La mattina seguente siamo stati ospiti all’Istituto Penale Minorile dove il clima era ben diverso dal precedente. Si respirava già aria di vero e proprio carcere, con un tocco di classe però: le sbarre gialle. Ci spiegava infatti Don Antonio, durante l’intervista, che non è un caso che siano di questo colore. Giallo per cercare di trasmettere ai ragazzi un clima meno invasivo, con un colore che ricordi la solarità per far sì che questa non venga a mancare. Il punto in comune con la Comunità è che anche qui i ragazzi svolgono diverse attività che, una volta scontata la pena, possono aiutarli a trovare un lavoro. Vi era un ragazzo che il giorno dopo sarebbe uscito dopo aver scontato la sua pena e quando ci ha comunicato la bella notizia ne siamo stati tutti entusiasti, soprattutto il Garante, che durante la nostra intervista ci ha parlato di questo ragazzo come fermo immagine di questa tappa.
In comunità e nell’istituto penale ci siamo ricordate di quanta forza serva a guardarsi dentro e a ritrovare la speranza, soprattutto per chi è privato del bene più prezioso, la libertà, e del primo punto di riferimento, la famiglia. I ragazzi di Catanzaro ci hanno però dimostrato di come grazie all’aiuto degli altri sia possibile porre rimedio al proprio passato. Perché non è mai troppo tardi per guardare avanti, perché “volere è potere”. E io mi chiedo, non è forse forza questa? Non è forse forte anche chi sbaglia, ma ha l’umiltà di farsi piccolo e chiedere scusa?
I ragazzi del centro educativo di Scalea, ultima visita di questa tappa, sono invece dei piccoli vulcani pieni di energia pronti ad esplodere.
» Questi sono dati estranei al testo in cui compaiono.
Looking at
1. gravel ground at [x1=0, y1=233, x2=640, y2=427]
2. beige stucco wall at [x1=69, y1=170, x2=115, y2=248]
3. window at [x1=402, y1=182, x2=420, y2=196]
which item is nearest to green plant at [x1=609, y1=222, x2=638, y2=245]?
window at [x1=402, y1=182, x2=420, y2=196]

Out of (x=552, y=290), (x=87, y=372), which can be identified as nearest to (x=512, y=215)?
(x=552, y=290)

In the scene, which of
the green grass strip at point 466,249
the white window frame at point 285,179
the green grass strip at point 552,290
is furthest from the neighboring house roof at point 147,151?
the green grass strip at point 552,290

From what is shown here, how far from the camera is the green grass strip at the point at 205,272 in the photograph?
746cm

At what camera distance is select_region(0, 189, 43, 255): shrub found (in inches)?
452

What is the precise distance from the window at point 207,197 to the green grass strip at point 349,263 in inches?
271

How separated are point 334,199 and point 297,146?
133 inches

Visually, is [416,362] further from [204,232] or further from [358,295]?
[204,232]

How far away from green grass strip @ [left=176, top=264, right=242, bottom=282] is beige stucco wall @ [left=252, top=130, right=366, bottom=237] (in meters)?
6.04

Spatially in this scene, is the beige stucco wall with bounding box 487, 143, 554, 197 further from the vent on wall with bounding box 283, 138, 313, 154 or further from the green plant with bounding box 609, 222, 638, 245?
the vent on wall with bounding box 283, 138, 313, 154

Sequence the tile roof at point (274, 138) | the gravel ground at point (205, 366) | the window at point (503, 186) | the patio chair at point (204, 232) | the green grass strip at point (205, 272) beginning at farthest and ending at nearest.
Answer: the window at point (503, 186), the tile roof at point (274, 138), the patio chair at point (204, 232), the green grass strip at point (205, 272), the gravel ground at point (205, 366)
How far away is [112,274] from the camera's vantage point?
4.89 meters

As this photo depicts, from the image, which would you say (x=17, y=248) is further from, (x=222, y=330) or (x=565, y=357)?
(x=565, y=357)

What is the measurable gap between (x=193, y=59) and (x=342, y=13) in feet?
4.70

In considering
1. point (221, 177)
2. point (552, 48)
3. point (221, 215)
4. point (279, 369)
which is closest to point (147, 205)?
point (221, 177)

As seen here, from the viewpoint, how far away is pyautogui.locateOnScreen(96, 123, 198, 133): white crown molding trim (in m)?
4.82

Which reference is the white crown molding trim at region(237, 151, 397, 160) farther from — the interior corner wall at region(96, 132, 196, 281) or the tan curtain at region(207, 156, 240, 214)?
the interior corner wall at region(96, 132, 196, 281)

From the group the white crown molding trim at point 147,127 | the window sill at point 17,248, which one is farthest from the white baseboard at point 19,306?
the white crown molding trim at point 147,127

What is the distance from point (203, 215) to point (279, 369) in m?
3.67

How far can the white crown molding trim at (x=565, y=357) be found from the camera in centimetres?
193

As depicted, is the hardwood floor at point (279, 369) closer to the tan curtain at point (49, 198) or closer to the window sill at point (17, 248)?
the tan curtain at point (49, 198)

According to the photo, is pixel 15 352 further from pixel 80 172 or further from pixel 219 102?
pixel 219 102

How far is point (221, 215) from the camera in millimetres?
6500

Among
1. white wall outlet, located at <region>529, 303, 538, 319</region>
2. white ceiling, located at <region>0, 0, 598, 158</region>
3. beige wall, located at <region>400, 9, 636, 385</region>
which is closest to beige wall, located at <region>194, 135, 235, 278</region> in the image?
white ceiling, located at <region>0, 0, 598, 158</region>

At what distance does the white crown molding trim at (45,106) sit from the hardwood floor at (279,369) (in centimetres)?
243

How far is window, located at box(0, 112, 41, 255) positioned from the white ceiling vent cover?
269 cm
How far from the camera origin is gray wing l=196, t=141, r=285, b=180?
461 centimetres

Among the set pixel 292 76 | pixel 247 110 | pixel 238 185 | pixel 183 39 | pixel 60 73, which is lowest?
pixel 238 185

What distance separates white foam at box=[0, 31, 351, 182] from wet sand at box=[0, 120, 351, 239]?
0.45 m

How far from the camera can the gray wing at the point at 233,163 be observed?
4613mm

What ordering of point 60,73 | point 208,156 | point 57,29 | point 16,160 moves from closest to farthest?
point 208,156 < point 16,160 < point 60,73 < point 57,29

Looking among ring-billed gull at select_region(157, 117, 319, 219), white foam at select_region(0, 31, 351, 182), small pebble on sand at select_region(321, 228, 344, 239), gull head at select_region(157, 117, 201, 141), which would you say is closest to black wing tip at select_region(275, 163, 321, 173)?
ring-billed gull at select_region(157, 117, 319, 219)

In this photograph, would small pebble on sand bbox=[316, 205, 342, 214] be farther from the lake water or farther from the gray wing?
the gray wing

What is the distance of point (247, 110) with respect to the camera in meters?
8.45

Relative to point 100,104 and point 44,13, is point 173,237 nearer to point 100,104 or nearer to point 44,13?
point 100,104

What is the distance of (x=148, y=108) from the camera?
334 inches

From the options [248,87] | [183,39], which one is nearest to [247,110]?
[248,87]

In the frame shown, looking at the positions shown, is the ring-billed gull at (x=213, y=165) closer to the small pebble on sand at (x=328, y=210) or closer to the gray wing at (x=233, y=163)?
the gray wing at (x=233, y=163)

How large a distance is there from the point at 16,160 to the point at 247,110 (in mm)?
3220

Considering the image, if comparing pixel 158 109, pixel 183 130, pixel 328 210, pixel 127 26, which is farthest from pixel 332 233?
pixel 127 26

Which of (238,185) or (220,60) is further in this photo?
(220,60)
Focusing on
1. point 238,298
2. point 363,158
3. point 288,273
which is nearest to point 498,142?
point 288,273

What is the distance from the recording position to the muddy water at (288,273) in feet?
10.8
Li abbiamo incontrati in un ex Ecomuseo dell’Alto Tirreno dove beneficiano di due diversi e complessi progetti realizzati da Save the Children: FUORICLASSE contro la dispersione scolastica e PUNTO LUCE per le povertà educative. Il Garante è stato accolto come un vero e proprio “Babbo Natale dei diritti”. Era circondato da tutti questi bambini curiosissimi che facevano mille domande e che hanno voluto anche il suo autografo a fine esperienza. Hanno inoltre fatto un piccolo spettacolo in cui ci hanno cantato una canzone inventata proprio da loro in versione rap su “fuoriclasse” e hanno ballato. Poi ci siamo seduti tutti in cerchio con il Garante e abbiamo ascoltato le bellissime domande dei bambini, che sono risultate molto sincere e spontanee. “Come sarebbe un mondo senza diritti e doveri?
Guardandoli non si può pensare a qualcosa diverso dalla forza e la loro forza sta proprio nella loro giovane età: in quegli occhi curiosi, lucidi e orgogliosi del loro operato. In quelle menti brillanti e frizzanti. In quelle gambe mai stanche e in quelle mani che cercano la tua per portarti a spasso per il loro mondo, che diventa anche il tuo. I ragazzi di Scalea sono il “punto luce” della nostra Italia, il nostro punto di FORZA. Ed è proprio vero che i giovani sono il futuro.
Ed è proprio vero che le cose belle esistono. Dobbiamo solo scoprirle e imparare a valorizzarle.